● **Short exercise**: Transcribe the full listing exactly, and drop every picture.

+++ Task data +++

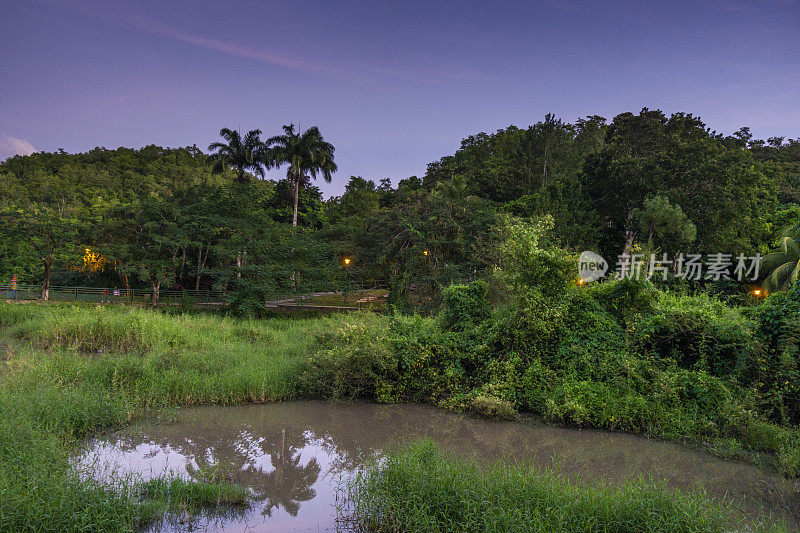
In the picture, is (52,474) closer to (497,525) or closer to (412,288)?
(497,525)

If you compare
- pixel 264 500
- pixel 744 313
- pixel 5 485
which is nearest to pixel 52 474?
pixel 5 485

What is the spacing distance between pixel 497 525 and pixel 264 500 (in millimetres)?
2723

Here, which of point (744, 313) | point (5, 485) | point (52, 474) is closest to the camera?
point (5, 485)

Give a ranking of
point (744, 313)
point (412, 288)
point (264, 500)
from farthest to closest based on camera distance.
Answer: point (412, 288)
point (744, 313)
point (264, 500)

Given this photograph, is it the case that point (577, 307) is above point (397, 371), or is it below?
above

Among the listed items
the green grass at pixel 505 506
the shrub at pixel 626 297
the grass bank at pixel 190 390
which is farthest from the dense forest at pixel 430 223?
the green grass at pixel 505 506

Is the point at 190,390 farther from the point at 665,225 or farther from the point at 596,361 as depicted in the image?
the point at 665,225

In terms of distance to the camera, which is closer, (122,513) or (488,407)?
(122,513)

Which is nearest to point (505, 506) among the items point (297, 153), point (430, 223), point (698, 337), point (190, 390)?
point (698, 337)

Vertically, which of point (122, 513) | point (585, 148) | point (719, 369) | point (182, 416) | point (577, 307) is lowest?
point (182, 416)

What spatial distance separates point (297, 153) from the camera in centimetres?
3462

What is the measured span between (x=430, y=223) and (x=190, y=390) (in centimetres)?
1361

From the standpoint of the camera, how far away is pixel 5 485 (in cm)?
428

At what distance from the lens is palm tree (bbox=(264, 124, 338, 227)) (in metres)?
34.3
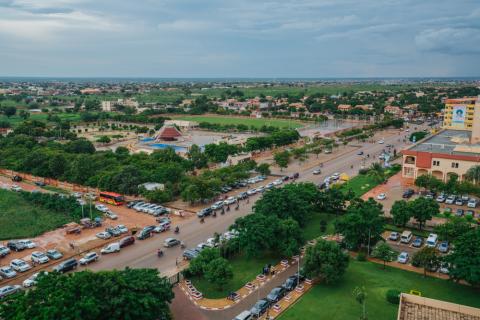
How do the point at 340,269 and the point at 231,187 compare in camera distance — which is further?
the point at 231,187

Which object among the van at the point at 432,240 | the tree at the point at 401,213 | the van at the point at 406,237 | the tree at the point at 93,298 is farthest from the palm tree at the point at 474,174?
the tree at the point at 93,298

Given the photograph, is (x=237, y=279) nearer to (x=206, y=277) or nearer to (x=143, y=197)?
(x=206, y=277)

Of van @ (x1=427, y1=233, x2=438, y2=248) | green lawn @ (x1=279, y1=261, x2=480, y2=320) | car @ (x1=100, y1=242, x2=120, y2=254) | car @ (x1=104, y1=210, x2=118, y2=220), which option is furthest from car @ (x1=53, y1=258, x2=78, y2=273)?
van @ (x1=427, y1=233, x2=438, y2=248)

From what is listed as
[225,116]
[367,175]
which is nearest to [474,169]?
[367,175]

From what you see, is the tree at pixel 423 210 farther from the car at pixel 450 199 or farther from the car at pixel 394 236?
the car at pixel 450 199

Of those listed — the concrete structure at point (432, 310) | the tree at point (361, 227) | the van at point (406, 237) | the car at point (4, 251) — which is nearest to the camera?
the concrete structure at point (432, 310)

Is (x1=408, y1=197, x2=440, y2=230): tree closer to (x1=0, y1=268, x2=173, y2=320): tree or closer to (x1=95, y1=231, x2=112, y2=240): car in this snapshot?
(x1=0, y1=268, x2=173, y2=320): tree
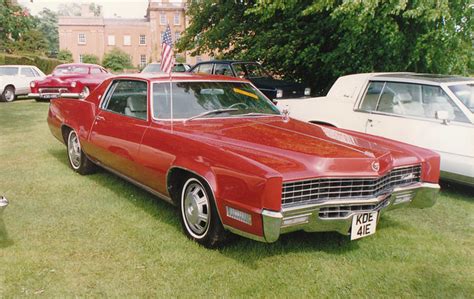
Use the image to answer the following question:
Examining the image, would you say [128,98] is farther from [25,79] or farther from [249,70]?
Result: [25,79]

+++

● **Final result**:
In the picture, is (52,474) closer to (497,525) or closer to (412,288)?
(497,525)

If you compare
- pixel 264 500
- pixel 744 313
- pixel 5 485
which is nearest to pixel 52 474?
pixel 5 485

What is the spacing distance between pixel 497 525 and pixel 264 500 (in millimetres)?
2723

Here, which of point (744, 313) | point (5, 485) | point (52, 474) is closest to the camera?
point (5, 485)

Give a ranking of
point (744, 313)
point (412, 288)
point (264, 500)
from farthest to closest based on camera distance.
Answer: point (412, 288)
point (744, 313)
point (264, 500)

Given this photograph, is it the case that point (577, 307) is above point (397, 371), or is it below?
above

Among the listed items
the green grass at pixel 505 506
the shrub at pixel 626 297
the grass bank at pixel 190 390
which is farthest from the dense forest at pixel 430 223?
the green grass at pixel 505 506

Is the point at 190,390 farther from the point at 665,225 or farther from the point at 596,361 as depicted in the image?
the point at 665,225

In terms of distance to the camera, which is closer, (122,513) or (488,407)?
(122,513)

Which is nearest to point (505, 506) among the items point (297, 153), point (430, 223), point (698, 337), point (190, 390)?
point (698, 337)

Vertically, which of point (122, 513) | point (585, 148) | point (719, 369) | point (182, 416) | point (577, 307) is lowest?
point (182, 416)

What spatial distance separates point (297, 153) from the camera in centimetres?
3462

What is the measured span between (x=430, y=223) and (x=190, y=390) (in centimetres)?
1361

From the standpoint of the camera, how far away is pixel 5 485 (in cm)?
428

At what distance from the lens is palm tree (bbox=(264, 124, 338, 227)) (in metres)?
34.3
How do the point at 340,269 and the point at 231,187 compare in camera distance — which is further?
the point at 231,187

Which object among the van at the point at 432,240 | the tree at the point at 401,213 | the van at the point at 406,237 | the tree at the point at 93,298 is farthest from the palm tree at the point at 474,174?
the tree at the point at 93,298

Given the photograph, is (x=237, y=279) nearer to (x=206, y=277) or nearer to (x=143, y=197)?
(x=206, y=277)

Of van @ (x1=427, y1=233, x2=438, y2=248) | green lawn @ (x1=279, y1=261, x2=480, y2=320) | car @ (x1=100, y1=242, x2=120, y2=254) | car @ (x1=104, y1=210, x2=118, y2=220), which option is furthest from car @ (x1=53, y1=258, x2=78, y2=273)?
van @ (x1=427, y1=233, x2=438, y2=248)

From what is listed as
[225,116]
[367,175]
which is nearest to [474,169]?
[367,175]

From what you see, is the tree at pixel 423 210 farther from the car at pixel 450 199 or farther from the car at pixel 394 236?
the car at pixel 450 199

Of those listed — the concrete structure at point (432, 310) | the tree at point (361, 227) | the van at point (406, 237) | the car at point (4, 251) — which is nearest to the camera?
the concrete structure at point (432, 310)

Is (x1=408, y1=197, x2=440, y2=230): tree closer to (x1=0, y1=268, x2=173, y2=320): tree or closer to (x1=95, y1=231, x2=112, y2=240): car in this snapshot?
(x1=0, y1=268, x2=173, y2=320): tree
Use the image to answer the following question:
Examining the image, would you say [128,98] is farther from [25,79] or farther from [249,70]?
Result: [25,79]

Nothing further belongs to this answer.